▶ [DOCUMENT SEGMENT]:

━━━━

Comment on my Amazon review by Edwin Grosvenor
        Edwin Grosvenor added a comment (below) to my Amazon review on 11/25/14. The name Edwin Grosvenor sounded familar and a little research showed he is the Editor-in-Chief of American Heritage magazine and the author of an 1997 book an Alexander Graham Bell.

Edwin Grosvenor says: (11/25/14)
        "You might want to look at the Wikipedia essay on the Bell-Gray controversy again -- a lot has been added. Bell's drawings are consistent over a span of three years, long before Gray submitted his, and there was a similar liquid transmitter in Bell's patent for a fax machine which was granted by the PTO the year before. Shulman didn't really know much about the history of the telephone, and has done a real disservice."
        A rereading of my 2008 essay shows that I too found at the time a lot Shulman's judgements to be questionable.
-------------------------------------------------------------------
Bell's & Gray's 's variable resistance transmitter sketches
        What started Shulman on his telephone research was his recognition that Bell's sketch of his first operating telephone transmitter in his notebook looked so much like the sketch in Gray's caveat, and he has a figure in his book showing both together (see timeline below). However, in reading more books about the telephone and doing some research online other versions of Gray's transmitter are available. It appears that the sketch in the caveat, which is what Shulman shows, was not Gray's original, but was probably redrawn by a draftsman in his patent lawyers' office in patent style. The similarity of Gray's original sketch to Bell's notebook sketch is even more striking.

        The sketch below appears to be (or purports to be) Gray's original because it's hand dated 2/11/1876, which is the Friday before the Mon 2/14/1876 filing. It's included in Baker's 2000 telephone book 'The Gray Matter'. This is important because Baker is sort of a Gray specialist. He doesn't appear to reference the source of this figure. However, he had access to Gray's archives at Antioch college, and he had a natural sympathy to Gray because he worked as a patent lawyer at Whirlpool corp whose chairman was Gray's grandson and stories of Gray and the telephone had long circulated around the company. (Note, according to Shulman, Bell's notebook's were never brought forward for any court case and only in recent years have they become publicly accessible. So if the similarity to Bell's sketch is because this sketch is a fake, it has to be a late 20th century fake.)

━━━━

▶ [DATA LINES]:
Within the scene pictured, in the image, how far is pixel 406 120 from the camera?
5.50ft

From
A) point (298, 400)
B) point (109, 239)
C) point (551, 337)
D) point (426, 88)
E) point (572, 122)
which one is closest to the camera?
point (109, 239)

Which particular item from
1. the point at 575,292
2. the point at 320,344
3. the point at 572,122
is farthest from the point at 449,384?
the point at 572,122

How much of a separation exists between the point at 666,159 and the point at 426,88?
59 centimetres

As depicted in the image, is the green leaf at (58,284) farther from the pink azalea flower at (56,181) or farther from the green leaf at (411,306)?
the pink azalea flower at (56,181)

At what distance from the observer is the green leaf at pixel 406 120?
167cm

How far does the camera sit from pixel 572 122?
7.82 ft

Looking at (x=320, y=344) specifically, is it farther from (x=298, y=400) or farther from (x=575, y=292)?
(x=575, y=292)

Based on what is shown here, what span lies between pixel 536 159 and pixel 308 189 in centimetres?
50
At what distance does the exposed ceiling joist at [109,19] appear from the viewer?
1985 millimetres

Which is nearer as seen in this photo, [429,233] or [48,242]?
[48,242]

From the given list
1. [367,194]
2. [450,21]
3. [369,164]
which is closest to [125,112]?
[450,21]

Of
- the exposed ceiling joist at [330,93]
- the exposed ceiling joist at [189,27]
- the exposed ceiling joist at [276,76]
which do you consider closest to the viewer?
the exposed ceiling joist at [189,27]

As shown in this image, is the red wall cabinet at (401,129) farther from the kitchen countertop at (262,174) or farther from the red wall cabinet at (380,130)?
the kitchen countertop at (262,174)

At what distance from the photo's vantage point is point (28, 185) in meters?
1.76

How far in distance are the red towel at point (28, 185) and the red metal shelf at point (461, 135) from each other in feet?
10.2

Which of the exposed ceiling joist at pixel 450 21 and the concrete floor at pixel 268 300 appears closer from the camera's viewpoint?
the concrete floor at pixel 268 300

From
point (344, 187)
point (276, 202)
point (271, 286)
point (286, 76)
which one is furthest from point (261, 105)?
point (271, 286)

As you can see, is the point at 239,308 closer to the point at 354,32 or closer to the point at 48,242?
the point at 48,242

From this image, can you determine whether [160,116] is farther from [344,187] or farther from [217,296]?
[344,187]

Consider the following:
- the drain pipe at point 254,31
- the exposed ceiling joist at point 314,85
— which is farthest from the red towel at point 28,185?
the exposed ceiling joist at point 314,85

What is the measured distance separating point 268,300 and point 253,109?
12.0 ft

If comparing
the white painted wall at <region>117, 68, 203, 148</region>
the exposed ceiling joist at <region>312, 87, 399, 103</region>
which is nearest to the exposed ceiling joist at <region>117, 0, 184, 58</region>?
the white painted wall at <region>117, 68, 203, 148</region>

━━━━

▶ [WORK TO COMPLETE]:
• A. Do these statements agree with the Bell-Gray post? Answer yes or no for each, and quote the words from the post that settle it.
(i) Edwin Grosvenor added his comment on 11/25/14.
(ii) Baker cites the source of Gray's original sketch.
(iii) Gray's original sketch is hand dated on the day of the filing.
• B. Answer from the Bell-Gray post:
(i) Which magazine does Edwin Grosvenor edit?
(ii) What is the title of Baker's 2000 telephone book?
(iii) Which company employed Baker as a patent lawyer?
• C. Can you carry on the Bell-Gray post from its last sentence?
The data have no connection to the Bell-Gray post.

▶ [EXPECTED ANSWERS]:
• A.
(i) Yes: "Edwin Grosvenor added a comment (below) to my Amazon review on 11/25/14."
(ii) No: "He doesn't appear to reference the source of this figure."
(iii) No: "it's hand dated 2/11/1876, which is the Friday before the Mon 2/14/1876 filing"

• B.
(i) American Heritage
(ii) 'The Gray Matter'
(iii) Whirlpool corp

• C.
        The dating is consistent with the history that Gray wrote out the caveat (in Washington) just a few days before it's filing. It's not hard to believe that the caveat figure (see below) could have been drawn from this sketch (by a draftsman employed by the patent firm) because the essential features are the same. Also there is confirming evidence in the many minor (or from an engineering point of view unimportant) details that are the same, for example, the shape of the receiver sound chamber, the rim flare on the liquid beaker, the location of the liquid beaker terminal centered below it, and the label 'Line' on the wire between the transmitter and receiver.


(apparently) Gray's original sketch for his caveat
Hand dated 2/11/1876 (Fri before Mon 2/14/1876 caveat filing)

        Compare this to a close up of Bell's notebook sketch that I captured from the official archives.


Bell's notebook sketch of his his liquid transmitter used for first transmission of articulated speech
Dated 3/9//1876 only two days after returning from Washington
(My crop of from Library of Congress image of double Bell notebook pages)

        Bell claims (under oath) he has not seen Gray's caveat (or Gray's original sketch?), but notice the similarities.
                                * Similar speaking heads
                                            -- both include speaking heads
                                            -- heads are men
                                            -- heads pointed left (& nearly horizontal)
                                            -- mouths open
                                            -- heads have same look (Bell's little less detailed)
                                * Same location of elements
                                            -- transmitter on left and receiver on right
                                            -- battery between base of liquid chamber and receiver
                                            -- speaking chamber has prominent terminal
                                                           (located on its bottom right)

        Of course not all these similarities are independent or too important. For example, with a liquid transmitter, it's going to be necessary to bend over to speak into it. Once the transmitter is put on the left and the receiver on the right (with the line between them), the most natural location for the transmitter terminal is on the right of the liquid container (and at its bottom). The circuit would work with the battery anywhere in the series path, but its most natural location is in the ground path of the transmitter (rather than in series with the line), and this is where both sketches have it (Bell's is a little ambiguous).

        Below is another sketch of Gray's design.  I screen captured this from Bruce's 1990 book on Bell (as displayed on Amazon). Bruce labels it 'Diagram for Elisa Gray's caveat'. Where did this come from?  I doubt this was drawn by Gray because clearly more effort was put into drawing the men than the apparatus. It just doesn't look like an engineering or patent sketch. It's out of balance and too artistic. My guess is that it was redrawn by an artist for some publication.


Gray's caveat sketch for liquid transmitter from Bruce's Bell book

        Here's a more realistic drawing of Gray design, which I found online.


 


Sketch from Gray's caveat
Is this a redraw (in patent style) of Gray's dated 2/11/1876 original by a draftsman on Gray's legal team?
Note it is drawn reversed (speaker now on right) from Gray's 2/11/1876 sketch.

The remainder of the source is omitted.